TASK INSTRUCTIONS
A verbatim transcription of every record below is required.

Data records
•••

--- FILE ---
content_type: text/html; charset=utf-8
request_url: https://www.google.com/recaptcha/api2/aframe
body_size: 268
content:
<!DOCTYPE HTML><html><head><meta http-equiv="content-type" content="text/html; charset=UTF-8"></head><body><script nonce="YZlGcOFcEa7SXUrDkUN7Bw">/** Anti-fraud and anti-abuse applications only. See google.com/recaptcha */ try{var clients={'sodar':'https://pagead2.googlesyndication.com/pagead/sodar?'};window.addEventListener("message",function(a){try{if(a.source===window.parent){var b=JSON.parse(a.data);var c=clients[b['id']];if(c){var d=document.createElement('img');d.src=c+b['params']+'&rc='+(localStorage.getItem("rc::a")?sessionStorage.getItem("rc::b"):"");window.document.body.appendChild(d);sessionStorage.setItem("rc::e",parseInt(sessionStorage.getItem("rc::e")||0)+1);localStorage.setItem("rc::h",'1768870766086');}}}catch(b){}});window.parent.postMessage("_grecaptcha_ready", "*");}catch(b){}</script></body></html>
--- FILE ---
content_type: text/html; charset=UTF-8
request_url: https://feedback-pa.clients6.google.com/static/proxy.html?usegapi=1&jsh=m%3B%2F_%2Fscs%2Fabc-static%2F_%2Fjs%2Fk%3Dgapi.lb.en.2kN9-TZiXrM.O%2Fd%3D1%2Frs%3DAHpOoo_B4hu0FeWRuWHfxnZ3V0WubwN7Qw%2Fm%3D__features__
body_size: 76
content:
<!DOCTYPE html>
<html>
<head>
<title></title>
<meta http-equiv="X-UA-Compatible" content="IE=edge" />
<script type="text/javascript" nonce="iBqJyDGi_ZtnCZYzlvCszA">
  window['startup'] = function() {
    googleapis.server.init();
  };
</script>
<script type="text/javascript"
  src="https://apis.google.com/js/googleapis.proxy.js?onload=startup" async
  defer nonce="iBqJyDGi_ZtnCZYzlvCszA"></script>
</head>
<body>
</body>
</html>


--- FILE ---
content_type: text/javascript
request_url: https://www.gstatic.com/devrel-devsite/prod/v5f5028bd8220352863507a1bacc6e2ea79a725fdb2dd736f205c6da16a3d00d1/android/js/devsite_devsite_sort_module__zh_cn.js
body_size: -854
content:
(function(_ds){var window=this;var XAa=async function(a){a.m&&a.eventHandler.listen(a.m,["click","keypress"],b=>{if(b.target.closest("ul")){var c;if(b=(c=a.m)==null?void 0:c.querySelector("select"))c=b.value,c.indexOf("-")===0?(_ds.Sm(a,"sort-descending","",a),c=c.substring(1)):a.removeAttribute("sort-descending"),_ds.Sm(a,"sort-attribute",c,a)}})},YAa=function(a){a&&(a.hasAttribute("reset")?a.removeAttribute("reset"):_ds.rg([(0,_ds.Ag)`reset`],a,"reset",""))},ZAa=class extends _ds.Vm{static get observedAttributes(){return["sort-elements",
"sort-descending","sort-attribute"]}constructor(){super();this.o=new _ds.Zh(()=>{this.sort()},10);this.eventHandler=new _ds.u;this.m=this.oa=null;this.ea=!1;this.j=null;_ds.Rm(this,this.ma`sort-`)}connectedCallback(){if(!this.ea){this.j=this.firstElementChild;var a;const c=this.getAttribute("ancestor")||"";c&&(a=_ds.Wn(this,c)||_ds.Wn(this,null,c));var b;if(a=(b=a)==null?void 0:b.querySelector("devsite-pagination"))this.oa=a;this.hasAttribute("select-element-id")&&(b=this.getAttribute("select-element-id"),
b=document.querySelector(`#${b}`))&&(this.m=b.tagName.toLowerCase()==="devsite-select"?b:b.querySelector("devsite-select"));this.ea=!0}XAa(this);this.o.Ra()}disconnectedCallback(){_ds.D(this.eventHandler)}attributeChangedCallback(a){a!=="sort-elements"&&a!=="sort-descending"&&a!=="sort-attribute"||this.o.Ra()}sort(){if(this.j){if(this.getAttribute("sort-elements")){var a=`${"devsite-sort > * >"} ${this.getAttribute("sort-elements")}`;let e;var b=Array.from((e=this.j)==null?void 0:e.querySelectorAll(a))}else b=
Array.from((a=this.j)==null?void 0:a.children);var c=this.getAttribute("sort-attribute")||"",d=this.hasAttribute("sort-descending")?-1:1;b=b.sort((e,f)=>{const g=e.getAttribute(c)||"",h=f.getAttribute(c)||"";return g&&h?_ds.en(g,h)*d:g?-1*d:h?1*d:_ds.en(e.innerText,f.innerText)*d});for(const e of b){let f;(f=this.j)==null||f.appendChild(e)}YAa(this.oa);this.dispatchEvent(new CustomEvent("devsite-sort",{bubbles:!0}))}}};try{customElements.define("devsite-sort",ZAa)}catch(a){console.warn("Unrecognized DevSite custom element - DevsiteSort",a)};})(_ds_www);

•••

WRITTEN SOLUTION
--- FILE ---
content_type: text/html; charset=utf-8
request_url: https://www.google.com/recaptcha/api2/aframe
body_size: 268
content:
<!DOCTYPE HTML><html><head><meta http-equiv="content-type" content="text/html; charset=UTF-8"></head><body><script nonce="YZlGcOFcEa7SXUrDkUN7Bw">/** Anti-fraud and anti-abuse applications only. See google.com/recaptcha */ try{var clients={'sodar':'https://pagead2.googlesyndication.com/pagead/sodar?'};window.addEventListener("message",function(a){try{if(a.source===window.parent){var b=JSON.parse(a.data);var c=clients[b['id']];if(c){var d=document.createElement('img');d.src=c+b['params']+'&rc='+(localStorage.getItem("rc::a")?sessionStorage.getItem("rc::b"):"");window.document.body.appendChild(d);sessionStorage.setItem("rc::e",parseInt(sessionStorage.getItem("rc::e")||0)+1);localStorage.setItem("rc::h",'1768870766086');}}}catch(b){}});window.parent.postMessage("_grecaptcha_ready", "*");}catch(b){}</script></body></html>
--- FILE ---
content_type: text/html; charset=UTF-8
request_url: https://feedback-pa.clients6.google.com/static/proxy.html?usegapi=1&jsh=m%3B%2F_%2Fscs%2Fabc-static%2F_%2Fjs%2Fk%3Dgapi.lb.en.2kN9-TZiXrM.O%2Fd%3D1%2Frs%3DAHpOoo_B4hu0FeWRuWHfxnZ3V0WubwN7Qw%2Fm%3D__features__
body_size: 76
content:
<!DOCTYPE html>
<html>
<head>
<title></title>
<meta http-equiv="X-UA-Compatible" content="IE=edge" />
<script type="text/javascript" nonce="iBqJyDGi_ZtnCZYzlvCszA">
  window['startup'] = function() {
    googleapis.server.init();
  };
</script>
<script type="text/javascript"
  src="https://apis.google.com/js/googleapis.proxy.js?onload=startup" async
  defer nonce="iBqJyDGi_ZtnCZYzlvCszA"></script>
</head>
<body>
</body>
</html>


--- FILE ---
content_type: text/javascript
request_url: https://www.gstatic.com/devrel-devsite/prod/v5f5028bd8220352863507a1bacc6e2ea79a725fdb2dd736f205c6da16a3d00d1/android/js/devsite_devsite_sort_module__zh_cn.js
body_size: -854
content:
(function(_ds){var window=this;var XAa=async function(a){a.m&&a.eventHandler.listen(a.m,["click","keypress"],b=>{if(b.target.closest("ul")){var c;if(b=(c=a.m)==null?void 0:c.querySelector("select"))c=b.value,c.indexOf("-")===0?(_ds.Sm(a,"sort-descending","",a),c=c.substring(1)):a.removeAttribute("sort-descending"),_ds.Sm(a,"sort-attribute",c,a)}})},YAa=function(a){a&&(a.hasAttribute("reset")?a.removeAttribute("reset"):_ds.rg([(0,_ds.Ag)`reset`],a,"reset",""))},ZAa=class extends _ds.Vm{static get observedAttributes(){return["sort-elements",
"sort-descending","sort-attribute"]}constructor(){super();this.o=new _ds.Zh(()=>{this.sort()},10);this.eventHandler=new _ds.u;this.m=this.oa=null;this.ea=!1;this.j=null;_ds.Rm(this,this.ma`sort-`)}connectedCallback(){if(!this.ea){this.j=this.firstElementChild;var a;const c=this.getAttribute("ancestor")||"";c&&(a=_ds.Wn(this,c)||_ds.Wn(this,null,c));var b;if(a=(b=a)==null?void 0:b.querySelector("devsite-pagination"))this.oa=a;this.hasAttribute("select-element-id")&&(b=this.getAttribute("select-element-id"),
b=document.querySelector(`#${b}`))&&(this.m=b.tagName.toLowerCase()==="devsite-select"?b:b.querySelector("devsite-select"));this.ea=!0}XAa(this);this.o.Ra()}disconnectedCallback(){_ds.D(this.eventHandler)}attributeChangedCallback(a){a!=="sort-elements"&&a!=="sort-descending"&&a!=="sort-attribute"||this.o.Ra()}sort(){if(this.j){if(this.getAttribute("sort-elements")){var a=`${"devsite-sort > * >"} ${this.getAttribute("sort-elements")}`;let e;var b=Array.from((e=this.j)==null?void 0:e.querySelectorAll(a))}else b=
Array.from((a=this.j)==null?void 0:a.children);var c=this.getAttribute("sort-attribute")||"",d=this.hasAttribute("sort-descending")?-1:1;b=b.sort((e,f)=>{const g=e.getAttribute(c)||"",h=f.getAttribute(c)||"";return g&&h?_ds.en(g,h)*d:g?-1*d:h?1*d:_ds.en(e.innerText,f.innerText)*d});for(const e of b){let f;(f=this.j)==null||f.appendChild(e)}YAa(this.oa);this.dispatchEvent(new CustomEvent("devsite-sort",{bubbles:!0}))}}};try{customElements.define("devsite-sort",ZAa)}catch(a){console.warn("Unrecognized DevSite custom element - DevsiteSort",a)};})(_ds_www);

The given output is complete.